2.10.09

Quale futuro per l'Abruzzo?

Come è il futuro energetico dell’Abruzzo? Non buono a giudicare dalle omissioni e dai ritardi che stanno caratterizzando le azioni del Governo regionale in questo settore.
Il dato di partenza è che la Regione Abruzzo non ha ancora approvato lo strumento di pianificazione di settore, il Piano Energetico Ambientale Regionale che la precedente Giunta predispose, ma non fece approvare, e sul cui destino l’attuale Giunta non ha ancora fatto chiarezza.
Nel concreto, però, mentre in Abruzzo non si decide, altrove si decide per l’Abruzzo.
La deriva petrolifera colpisce la nostra regione il cui territorio è al 50% interessato da concessioni per ricerche ed estrazioni di idrocarburi. È dell'altroieri la notizia del ritiro dalla competente commissione del Consiglio regionale della legge sulle royalties che non avrebbe impedito la realizzazione di una raffineria in Abruzzo, né tanto meno avrebbe posto un freno all’estrazione di petrolio in mare e sulla terra ferma.
In pratica la Regione ha perso mesi di tempo senza ottenere nulla, predisponendo un testo normativo talmente inefficace da doverlo addirittura ritirare (nonostante fosse stato presentato dallo stesso Presidente Chiodi e dal capogruppo del principale partito di governo).
Nel frattempo si avvicina il 31 dicembre 2009, termine di efficacia della cosiddetta legge blocca Centro Oli (legge peraltro impugnata dal Governo nazionale davanti alla Corte Costituzionale).
L’attuale Governo regionale sembra non aver compreso che per l’Abruzzo si sta delineando un futuro nero e non sembra impegnato ad impedirlo. Le dichiarazioni di principio di contrarietà alla realizzazione di un Centro Oli ad Ortona non sono più sufficienti, perché il problema non è la localizzazione di un Centro Oli in un sito piuttosto che un altro, ma individuare una strategia per impedire che l’Abruzzo scivoli verso la deriva petrolifera.

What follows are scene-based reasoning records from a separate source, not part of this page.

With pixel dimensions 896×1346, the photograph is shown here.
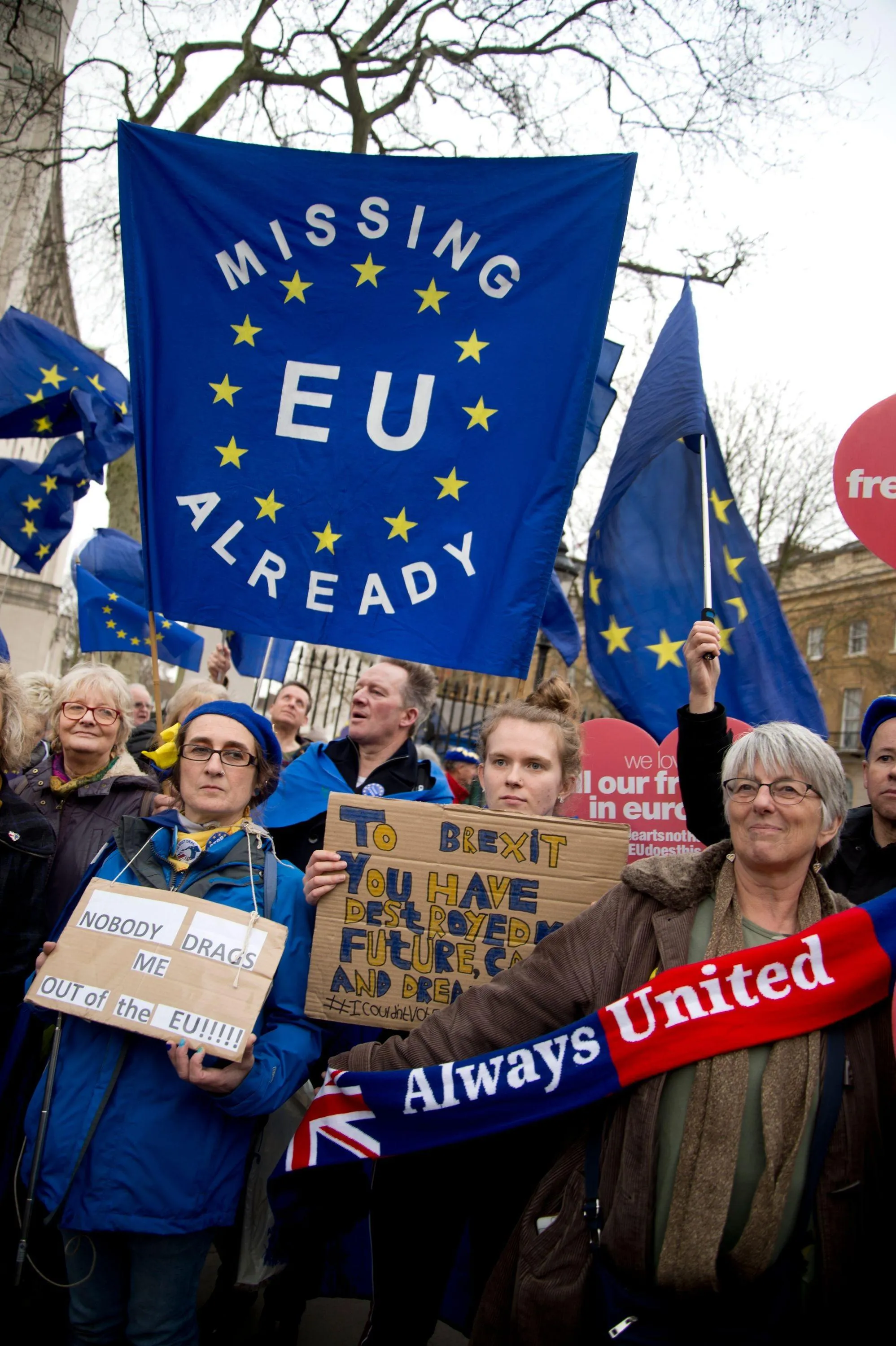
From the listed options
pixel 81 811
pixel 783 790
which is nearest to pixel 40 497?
pixel 81 811

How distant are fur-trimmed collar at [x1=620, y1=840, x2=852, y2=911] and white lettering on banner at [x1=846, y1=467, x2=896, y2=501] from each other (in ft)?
5.49

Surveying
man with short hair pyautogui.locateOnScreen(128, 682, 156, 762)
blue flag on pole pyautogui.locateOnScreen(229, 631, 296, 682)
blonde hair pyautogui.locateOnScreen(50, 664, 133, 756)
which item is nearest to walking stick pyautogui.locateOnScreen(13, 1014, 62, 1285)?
blonde hair pyautogui.locateOnScreen(50, 664, 133, 756)

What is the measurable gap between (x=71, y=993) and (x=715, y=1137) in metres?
1.47

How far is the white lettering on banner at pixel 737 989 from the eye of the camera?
72.6 inches

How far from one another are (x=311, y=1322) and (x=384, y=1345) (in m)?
1.07

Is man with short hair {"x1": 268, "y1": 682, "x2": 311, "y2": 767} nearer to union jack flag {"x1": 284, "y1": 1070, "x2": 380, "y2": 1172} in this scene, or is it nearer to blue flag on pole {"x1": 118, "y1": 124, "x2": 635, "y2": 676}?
blue flag on pole {"x1": 118, "y1": 124, "x2": 635, "y2": 676}

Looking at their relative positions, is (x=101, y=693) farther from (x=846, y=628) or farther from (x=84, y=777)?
(x=846, y=628)

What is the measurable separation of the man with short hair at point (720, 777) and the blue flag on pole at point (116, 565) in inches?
238

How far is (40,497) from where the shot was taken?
24.4ft

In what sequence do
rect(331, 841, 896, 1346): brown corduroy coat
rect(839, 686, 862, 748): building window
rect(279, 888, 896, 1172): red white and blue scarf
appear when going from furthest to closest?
rect(839, 686, 862, 748): building window, rect(279, 888, 896, 1172): red white and blue scarf, rect(331, 841, 896, 1346): brown corduroy coat

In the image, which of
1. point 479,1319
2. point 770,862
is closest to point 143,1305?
point 479,1319

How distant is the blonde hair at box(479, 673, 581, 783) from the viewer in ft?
9.44

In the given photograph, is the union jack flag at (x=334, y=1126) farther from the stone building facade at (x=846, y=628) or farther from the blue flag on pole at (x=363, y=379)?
the stone building facade at (x=846, y=628)

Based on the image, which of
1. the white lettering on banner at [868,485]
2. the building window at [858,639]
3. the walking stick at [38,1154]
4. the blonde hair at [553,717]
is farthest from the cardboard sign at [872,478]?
the building window at [858,639]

E come se non bastasse è mancata anche la difesa dell’Abruzzo dal pericolo di creare una centrale nucleare sul nostro territorio e sul quello limitrofo. Lo scorso 11 settembre WWF, Greenpeace e Legambiente hanno invitato tutte le regioni italiane a ricorrere davanti alla Corte Costituzionale per fermare la legge n. 99/2009 che centralizza le procedure per la scelta di siti dove costruire centrali nucleari, militarizzando di fatto le aree scelte dal Governo nazionale ed esautorando le Regioni e gli Enti locali da qualsiasi possibilità di intervenire nei processi decisionali.
Ebbene, mentre 12 regioni (Basilicata, Calabria, Campania, Emilia Romagna, Lazio, Liguria, Marche, Piemonte, Puglia, Toscana, Umbria e Molise che rappresentano circa il 60% del territorio italiano) hanno deciso di impugnare la legge, ed altre come Veneto, Sicilia e Sardegna hanno già manifestato formalmente la loro contrarietà ad ospitare centrali, il nostro Governo regionale ha preferito guardare dall’altra parte, rinunciando di fatto a rivendicare il proprio diritto a decidere se e dove far realizzare una centrale nucleare in Abruzzo.
È questo il futuro che si vuole per l’Abruzzo?
È così che si difendono gli interessi degli abruzzesi?